### [Instructions for the task]
Reproduce each of the items below verbatim, preserving every line and character unchanged.

### [Data extract]

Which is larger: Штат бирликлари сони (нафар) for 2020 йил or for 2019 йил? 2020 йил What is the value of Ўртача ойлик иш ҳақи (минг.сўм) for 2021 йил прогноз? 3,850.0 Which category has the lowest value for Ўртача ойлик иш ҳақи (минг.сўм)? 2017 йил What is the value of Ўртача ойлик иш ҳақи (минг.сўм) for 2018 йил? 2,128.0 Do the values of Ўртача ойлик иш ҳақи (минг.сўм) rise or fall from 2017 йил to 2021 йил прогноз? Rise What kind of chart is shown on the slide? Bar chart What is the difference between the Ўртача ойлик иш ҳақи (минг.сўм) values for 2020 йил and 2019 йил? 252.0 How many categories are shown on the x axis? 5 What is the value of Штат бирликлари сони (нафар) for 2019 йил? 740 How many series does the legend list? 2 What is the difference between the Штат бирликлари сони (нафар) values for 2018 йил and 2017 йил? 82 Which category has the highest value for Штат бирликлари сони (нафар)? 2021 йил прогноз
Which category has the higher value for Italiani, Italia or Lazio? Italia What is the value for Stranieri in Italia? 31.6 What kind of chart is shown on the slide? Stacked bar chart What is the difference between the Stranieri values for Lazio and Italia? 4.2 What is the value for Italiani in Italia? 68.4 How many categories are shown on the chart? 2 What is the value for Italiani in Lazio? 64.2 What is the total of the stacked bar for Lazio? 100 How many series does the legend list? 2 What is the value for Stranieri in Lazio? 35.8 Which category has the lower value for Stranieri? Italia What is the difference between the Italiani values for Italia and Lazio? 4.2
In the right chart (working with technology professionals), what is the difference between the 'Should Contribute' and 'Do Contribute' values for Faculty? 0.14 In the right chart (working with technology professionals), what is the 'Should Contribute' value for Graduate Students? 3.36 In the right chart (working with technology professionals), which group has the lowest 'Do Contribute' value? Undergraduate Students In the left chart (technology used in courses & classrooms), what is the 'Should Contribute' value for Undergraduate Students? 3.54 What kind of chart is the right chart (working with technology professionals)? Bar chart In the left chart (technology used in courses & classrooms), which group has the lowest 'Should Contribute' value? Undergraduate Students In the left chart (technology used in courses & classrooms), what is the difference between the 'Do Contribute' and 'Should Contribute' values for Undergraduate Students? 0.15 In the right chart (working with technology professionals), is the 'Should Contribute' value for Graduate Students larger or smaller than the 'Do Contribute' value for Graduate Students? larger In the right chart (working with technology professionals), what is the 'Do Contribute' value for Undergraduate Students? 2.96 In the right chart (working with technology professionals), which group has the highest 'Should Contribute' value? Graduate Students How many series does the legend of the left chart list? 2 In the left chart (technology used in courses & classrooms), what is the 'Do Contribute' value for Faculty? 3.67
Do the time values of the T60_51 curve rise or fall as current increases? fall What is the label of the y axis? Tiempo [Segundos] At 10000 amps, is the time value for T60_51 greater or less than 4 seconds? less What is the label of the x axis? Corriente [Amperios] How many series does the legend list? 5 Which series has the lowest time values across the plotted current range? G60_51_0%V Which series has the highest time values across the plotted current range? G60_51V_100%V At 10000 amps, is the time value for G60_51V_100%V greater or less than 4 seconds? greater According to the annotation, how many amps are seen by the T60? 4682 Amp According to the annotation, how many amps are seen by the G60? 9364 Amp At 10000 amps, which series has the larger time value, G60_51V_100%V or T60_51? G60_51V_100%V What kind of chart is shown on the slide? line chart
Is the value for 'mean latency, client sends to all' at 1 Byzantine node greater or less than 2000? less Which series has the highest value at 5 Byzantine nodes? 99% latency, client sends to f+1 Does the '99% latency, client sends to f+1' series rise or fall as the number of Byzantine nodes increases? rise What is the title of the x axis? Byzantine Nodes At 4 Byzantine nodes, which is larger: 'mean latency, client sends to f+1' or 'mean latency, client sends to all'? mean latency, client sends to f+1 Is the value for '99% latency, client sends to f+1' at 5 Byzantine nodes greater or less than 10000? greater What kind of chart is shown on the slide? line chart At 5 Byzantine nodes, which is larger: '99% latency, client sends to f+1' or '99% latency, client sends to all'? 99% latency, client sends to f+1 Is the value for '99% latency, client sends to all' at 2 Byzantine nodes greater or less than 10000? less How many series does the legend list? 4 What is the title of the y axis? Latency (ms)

### [Response to this exercise]
Which is larger: Штат бирликлари сони (нафар) for 2020 йил or for 2019 йил? 2020 йил What is the value of Ўртача ойлик иш ҳақи (минг.сўм) for 2021 йил прогноз? 3,850.0 Which category has the lowest value for Ўртача ойлик иш ҳақи (минг.сўм)? 2017 йил What is the value of Ўртача ойлик иш ҳақи (минг.сўм) for 2018 йил? 2,128.0 Do the values of Ўртача ойлик иш ҳақи (минг.сўм) rise or fall from 2017 йил to 2021 йил прогноз? Rise What kind of chart is shown on the slide? Bar chart What is the difference between the Ўртача ойлик иш ҳақи (минг.сўм) values for 2020 йил and 2019 йил? 252.0 How many categories are shown on the x axis? 5 What is the value of Штат бирликлари сони (нафар) for 2019 йил? 740 How many series does the legend list? 2 What is the difference between the Штат бирликлари сони (нафар) values for 2018 йил and 2017 йил? 82 Which category has the highest value for Штат бирликлари сони (нафар)? 2021 йил прогноз
Which category has the higher value for Italiani, Italia or Lazio? Italia What is the value for Stranieri in Italia? 31.6 What kind of chart is shown on the slide? Stacked bar chart What is the difference between the Stranieri values for Lazio and Italia? 4.2 What is the value for Italiani in Italia? 68.4 How many categories are shown on the chart? 2 What is the value for Italiani in Lazio? 64.2 What is the total of the stacked bar for Lazio? 100 How many series does the legend list? 2 What is the value for Stranieri in Lazio? 35.8 Which category has the lower value for Stranieri? Italia What is the difference between the Italiani values for Italia and Lazio? 4.2
In the right chart (working with technology professionals), what is the difference between the 'Should Contribute' and 'Do Contribute' values for Faculty? 0.14 In the right chart (working with technology professionals), what is the 'Should Contribute' value for Graduate Students? 3.36 In the right chart (working with technology professionals), which group has the lowest 'Do Contribute' value? Undergraduate Students In the left chart (technology used in courses & classrooms), what is the 'Should Contribute' value for Undergraduate Students? 3.54 What kind of chart is the right chart (working with technology professionals)? Bar chart In the left chart (technology used in courses & classrooms), which group has the lowest 'Should Contribute' value? Undergraduate Students In the left chart (technology used in courses & classrooms), what is the difference between the 'Do Contribute' and 'Should Contribute' values for Undergraduate Students? 0.15 In the right chart (working with technology professionals), is the 'Should Contribute' value for Graduate Students larger or smaller than the 'Do Contribute' value for Graduate Students? larger In the right chart (working with technology professionals), what is the 'Do Contribute' value for Undergraduate Students? 2.96 In the right chart (working with technology professionals), which group has the highest 'Should Contribute' value? Graduate Students How many series does the legend of the left chart list? 2 In the left chart (technology used in courses & classrooms), what is the 'Do Contribute' value for Faculty? 3.67
Do the time values of the T60_51 curve rise or fall as current increases? fall What is the label of the y axis? Tiempo [Segundos] At 10000 amps, is the time value for T60_51 greater or less than 4 seconds? less What is the label of the x axis? Corriente [Amperios] How many series does the legend list? 5 Which series has the lowest time values across the plotted current range? G60_51_0%V Which series has the highest time values across the plotted current range? G60_51V_100%V At 10000 amps, is the time value for G60_51V_100%V greater or less than 4 seconds? greater According to the annotation, how many amps are seen by the T60? 4682 Amp According to the annotation, how many amps are seen by the G60? 9364 Amp At 10000 amps, which series has the larger time value, G60_51V_100%V or T60_51? G60_51V_100%V What kind of chart is shown on the slide? line chart
Is the value for 'mean latency, client sends to all' at 1 Byzantine node greater or less than 2000? less Which series has the highest value at 5 Byzantine nodes? 99% latency, client sends to f+1 Does the '99% latency, client sends to f+1' series rise or fall as the number of Byzantine nodes increases? rise What is the title of the x axis? Byzantine Nodes At 4 Byzantine nodes, which is larger: 'mean latency, client sends to f+1' or 'mean latency, client sends to all'? mean latency, client sends to f+1 Is the value for '99% latency, client sends to f+1' at 5 Byzantine nodes greater or less than 10000? greater What kind of chart is shown on the slide? line chart At 5 Byzantine nodes, which is larger: '99% latency, client sends to f+1' or '99% latency, client sends to all'? 99% latency, client sends to f+1 Is the value for '99% latency, client sends to all' at 2 Byzantine nodes greater or less than 10000? less How many series does the legend list? 4 What is the title of the y axis? Latency (ms)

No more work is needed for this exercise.